» THE REQUEST
Reproduce the full listing that appears beneath this instruction exactly.

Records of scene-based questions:

┌──

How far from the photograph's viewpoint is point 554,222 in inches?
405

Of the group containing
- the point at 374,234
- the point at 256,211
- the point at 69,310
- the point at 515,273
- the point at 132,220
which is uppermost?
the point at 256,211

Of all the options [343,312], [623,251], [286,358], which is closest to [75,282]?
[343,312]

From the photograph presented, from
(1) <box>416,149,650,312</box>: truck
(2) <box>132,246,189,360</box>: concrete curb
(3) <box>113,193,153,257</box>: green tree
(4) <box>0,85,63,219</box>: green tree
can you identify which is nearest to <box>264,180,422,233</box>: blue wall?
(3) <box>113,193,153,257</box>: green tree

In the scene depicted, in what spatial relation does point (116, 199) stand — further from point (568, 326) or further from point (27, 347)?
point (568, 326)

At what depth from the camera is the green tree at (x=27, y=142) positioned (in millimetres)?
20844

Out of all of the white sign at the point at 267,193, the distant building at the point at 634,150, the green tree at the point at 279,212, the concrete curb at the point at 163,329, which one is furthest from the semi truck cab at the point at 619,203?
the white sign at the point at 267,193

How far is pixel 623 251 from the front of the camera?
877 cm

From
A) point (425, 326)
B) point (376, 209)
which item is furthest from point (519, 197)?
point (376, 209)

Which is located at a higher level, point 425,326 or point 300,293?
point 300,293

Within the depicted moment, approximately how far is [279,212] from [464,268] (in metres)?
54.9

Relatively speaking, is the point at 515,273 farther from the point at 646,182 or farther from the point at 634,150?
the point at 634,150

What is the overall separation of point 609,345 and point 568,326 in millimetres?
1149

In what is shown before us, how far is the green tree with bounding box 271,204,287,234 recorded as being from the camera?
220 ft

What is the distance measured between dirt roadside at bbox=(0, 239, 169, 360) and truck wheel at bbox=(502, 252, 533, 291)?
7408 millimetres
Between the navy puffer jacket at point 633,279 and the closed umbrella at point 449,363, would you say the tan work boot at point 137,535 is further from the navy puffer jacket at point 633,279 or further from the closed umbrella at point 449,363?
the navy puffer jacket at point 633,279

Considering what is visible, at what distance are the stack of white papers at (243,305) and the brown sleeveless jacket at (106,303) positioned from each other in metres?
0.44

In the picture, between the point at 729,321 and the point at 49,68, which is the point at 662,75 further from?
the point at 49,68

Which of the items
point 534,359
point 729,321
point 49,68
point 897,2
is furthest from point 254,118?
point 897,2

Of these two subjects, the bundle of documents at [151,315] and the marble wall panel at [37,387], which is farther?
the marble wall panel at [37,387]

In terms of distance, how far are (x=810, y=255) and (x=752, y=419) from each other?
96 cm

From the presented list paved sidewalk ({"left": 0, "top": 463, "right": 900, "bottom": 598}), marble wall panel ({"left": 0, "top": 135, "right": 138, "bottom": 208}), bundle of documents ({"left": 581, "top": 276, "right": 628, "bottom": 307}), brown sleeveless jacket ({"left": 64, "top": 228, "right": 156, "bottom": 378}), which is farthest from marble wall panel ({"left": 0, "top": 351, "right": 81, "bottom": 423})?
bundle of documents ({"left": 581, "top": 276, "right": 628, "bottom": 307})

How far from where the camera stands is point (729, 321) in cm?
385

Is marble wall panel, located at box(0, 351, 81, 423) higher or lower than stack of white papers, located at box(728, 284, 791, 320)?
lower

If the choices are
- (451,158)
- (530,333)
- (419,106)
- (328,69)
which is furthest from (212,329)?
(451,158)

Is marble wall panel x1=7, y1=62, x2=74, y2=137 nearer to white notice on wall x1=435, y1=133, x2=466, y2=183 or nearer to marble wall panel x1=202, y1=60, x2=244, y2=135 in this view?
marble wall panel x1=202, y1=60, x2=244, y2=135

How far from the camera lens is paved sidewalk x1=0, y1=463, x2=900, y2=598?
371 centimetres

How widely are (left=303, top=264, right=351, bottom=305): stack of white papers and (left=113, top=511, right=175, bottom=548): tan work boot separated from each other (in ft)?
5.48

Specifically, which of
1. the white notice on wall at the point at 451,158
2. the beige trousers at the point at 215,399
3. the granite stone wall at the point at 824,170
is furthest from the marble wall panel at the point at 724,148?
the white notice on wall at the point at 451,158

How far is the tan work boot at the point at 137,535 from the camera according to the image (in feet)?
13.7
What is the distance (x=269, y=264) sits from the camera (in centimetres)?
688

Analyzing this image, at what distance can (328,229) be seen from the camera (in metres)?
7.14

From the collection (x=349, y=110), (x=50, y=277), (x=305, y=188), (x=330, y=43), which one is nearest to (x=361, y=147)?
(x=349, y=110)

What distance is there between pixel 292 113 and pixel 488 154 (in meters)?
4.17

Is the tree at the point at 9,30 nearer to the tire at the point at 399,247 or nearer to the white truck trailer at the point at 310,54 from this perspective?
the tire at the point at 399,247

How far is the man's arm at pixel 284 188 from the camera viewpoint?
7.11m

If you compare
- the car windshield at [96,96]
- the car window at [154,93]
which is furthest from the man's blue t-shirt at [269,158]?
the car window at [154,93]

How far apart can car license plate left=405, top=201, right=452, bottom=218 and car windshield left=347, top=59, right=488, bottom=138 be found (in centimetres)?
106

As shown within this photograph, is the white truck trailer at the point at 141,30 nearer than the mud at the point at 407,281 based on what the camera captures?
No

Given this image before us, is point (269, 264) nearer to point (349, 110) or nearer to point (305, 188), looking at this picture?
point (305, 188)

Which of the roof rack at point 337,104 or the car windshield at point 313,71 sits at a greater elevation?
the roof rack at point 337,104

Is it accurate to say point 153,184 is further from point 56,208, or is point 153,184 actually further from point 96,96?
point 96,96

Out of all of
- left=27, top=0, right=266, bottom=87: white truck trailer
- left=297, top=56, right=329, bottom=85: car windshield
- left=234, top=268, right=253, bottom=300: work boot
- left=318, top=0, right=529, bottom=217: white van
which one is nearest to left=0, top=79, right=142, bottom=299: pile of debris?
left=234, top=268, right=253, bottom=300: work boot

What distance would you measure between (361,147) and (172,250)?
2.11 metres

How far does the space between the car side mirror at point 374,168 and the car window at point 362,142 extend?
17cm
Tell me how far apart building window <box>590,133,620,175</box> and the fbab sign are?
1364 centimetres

└──

» EXERCISE OUTPUT
How far from the photograph's viewpoint is point 554,222 in inches?
405

Of the group containing
- the point at 374,234
- the point at 256,211
- the point at 69,310
- the point at 515,273
- the point at 132,220
which is uppermost?
the point at 256,211

Of all the options [343,312], [623,251], [286,358], which is closest to [75,282]?
[343,312]

From the photograph presented, from
(1) <box>416,149,650,312</box>: truck
(2) <box>132,246,189,360</box>: concrete curb
(3) <box>113,193,153,257</box>: green tree
(4) <box>0,85,63,219</box>: green tree
can you identify which is nearest to <box>264,180,422,233</box>: blue wall?
(3) <box>113,193,153,257</box>: green tree

In the scene depicted, in what spatial relation does point (116, 199) stand — further from point (568, 326) or further from point (27, 347)?
point (568, 326)

At what depth from the camera is the green tree at (x=27, y=142) positioned (in millimetres)?
20844

Out of all of the white sign at the point at 267,193, the distant building at the point at 634,150, the green tree at the point at 279,212, the concrete curb at the point at 163,329, which one is furthest from the semi truck cab at the point at 619,203?
the white sign at the point at 267,193

How far is pixel 623 251 from the front of the camera?
877 cm

From
A) point (425, 326)
B) point (376, 209)
which item is furthest from point (519, 197)?
point (376, 209)

Which is located at a higher level, point 425,326 or point 300,293?
point 300,293

Within the depicted moment, approximately how far is [279,212] from [464,268] (in metres)?
54.9

Relatively speaking, is the point at 515,273 farther from the point at 646,182 or farther from the point at 634,150?
the point at 634,150

What is the overall separation of point 609,345 and point 568,326 in millimetres?
1149

In what is shown before us, how far is the green tree with bounding box 271,204,287,234 recorded as being from the camera?
220 ft

What is the distance measured between dirt roadside at bbox=(0, 239, 169, 360) and truck wheel at bbox=(502, 252, 533, 291)?
7408 millimetres
Between the navy puffer jacket at point 633,279 and the closed umbrella at point 449,363, would you say the tan work boot at point 137,535 is further from the navy puffer jacket at point 633,279 or further from the closed umbrella at point 449,363?
the navy puffer jacket at point 633,279

Considering what is visible, at what distance are the stack of white papers at (243,305) and the brown sleeveless jacket at (106,303) positioned from each other in metres?
0.44

In the picture, between the point at 729,321 and the point at 49,68, which is the point at 662,75 further from?
the point at 49,68

Which of the items
point 534,359
point 729,321
point 49,68
point 897,2
is furthest from point 254,118?
point 897,2

Of these two subjects, the bundle of documents at [151,315] and the marble wall panel at [37,387], which is farther?
the marble wall panel at [37,387]

In terms of distance, how far are (x=810, y=255) and (x=752, y=419) from each other?
96 cm

From the presented list paved sidewalk ({"left": 0, "top": 463, "right": 900, "bottom": 598}), marble wall panel ({"left": 0, "top": 135, "right": 138, "bottom": 208}), bundle of documents ({"left": 581, "top": 276, "right": 628, "bottom": 307}), brown sleeveless jacket ({"left": 64, "top": 228, "right": 156, "bottom": 378}), which is farthest from marble wall panel ({"left": 0, "top": 351, "right": 81, "bottom": 423})?
bundle of documents ({"left": 581, "top": 276, "right": 628, "bottom": 307})

How far from where the camera stands is point (729, 321) in cm?
385

Is marble wall panel, located at box(0, 351, 81, 423) higher or lower than stack of white papers, located at box(728, 284, 791, 320)?
lower

If the choices are
- (451,158)
- (530,333)
- (419,106)
- (328,69)
which is furthest from (212,329)?
(451,158)

Is marble wall panel x1=7, y1=62, x2=74, y2=137 nearer to white notice on wall x1=435, y1=133, x2=466, y2=183 or nearer to marble wall panel x1=202, y1=60, x2=244, y2=135 in this view?
marble wall panel x1=202, y1=60, x2=244, y2=135

How far from the camera lens is paved sidewalk x1=0, y1=463, x2=900, y2=598?
371 centimetres

How widely are (left=303, top=264, right=351, bottom=305): stack of white papers and (left=113, top=511, right=175, bottom=548): tan work boot separated from each other (in ft)?
5.48

Specifically, which of
1. the white notice on wall at the point at 451,158
2. the beige trousers at the point at 215,399
3. the granite stone wall at the point at 824,170
is furthest from the marble wall panel at the point at 724,148?
the white notice on wall at the point at 451,158

How far is the tan work boot at the point at 137,535 from the camera according to the image (in feet)?
13.7
What is the distance (x=269, y=264) sits from the camera (in centimetres)?
688

Analyzing this image, at what distance can (328,229) be seen from the camera (in metres)?
7.14

From the collection (x=349, y=110), (x=50, y=277), (x=305, y=188), (x=330, y=43), which one is nearest to (x=361, y=147)?
(x=349, y=110)

What distance is there between pixel 292 113 and pixel 488 154 (in meters)?
4.17

Is the tree at the point at 9,30 nearer to the tire at the point at 399,247 or nearer to the white truck trailer at the point at 310,54 from this perspective?
the tire at the point at 399,247

How far is the man's arm at pixel 284 188 from the camera viewpoint?
7.11m

If you compare
- the car windshield at [96,96]
- the car window at [154,93]
which is furthest from the man's blue t-shirt at [269,158]?
the car window at [154,93]

How far apart can car license plate left=405, top=201, right=452, bottom=218 and car windshield left=347, top=59, right=488, bottom=138 be found (in centimetres)?
106

As shown within this photograph, is the white truck trailer at the point at 141,30 nearer than the mud at the point at 407,281 based on what the camera captures?
No

Given this image before us, is point (269, 264) nearer to point (349, 110) or nearer to point (305, 188), looking at this picture?
point (305, 188)

Which of the roof rack at point 337,104 or the car windshield at point 313,71 sits at a greater elevation?
the roof rack at point 337,104

Is it accurate to say point 153,184 is further from point 56,208, or is point 153,184 actually further from point 96,96?
point 96,96

Out of all of
- left=27, top=0, right=266, bottom=87: white truck trailer
- left=297, top=56, right=329, bottom=85: car windshield
- left=234, top=268, right=253, bottom=300: work boot
- left=318, top=0, right=529, bottom=217: white van
which one is nearest to left=0, top=79, right=142, bottom=299: pile of debris?
left=234, top=268, right=253, bottom=300: work boot

What distance would you measure between (361,147) and (172,250)?
2.11 metres

How far does the space between the car side mirror at point 374,168 and the car window at point 362,142 extend?
17cm
Tell me how far apart building window <box>590,133,620,175</box> and the fbab sign are?
1364 centimetres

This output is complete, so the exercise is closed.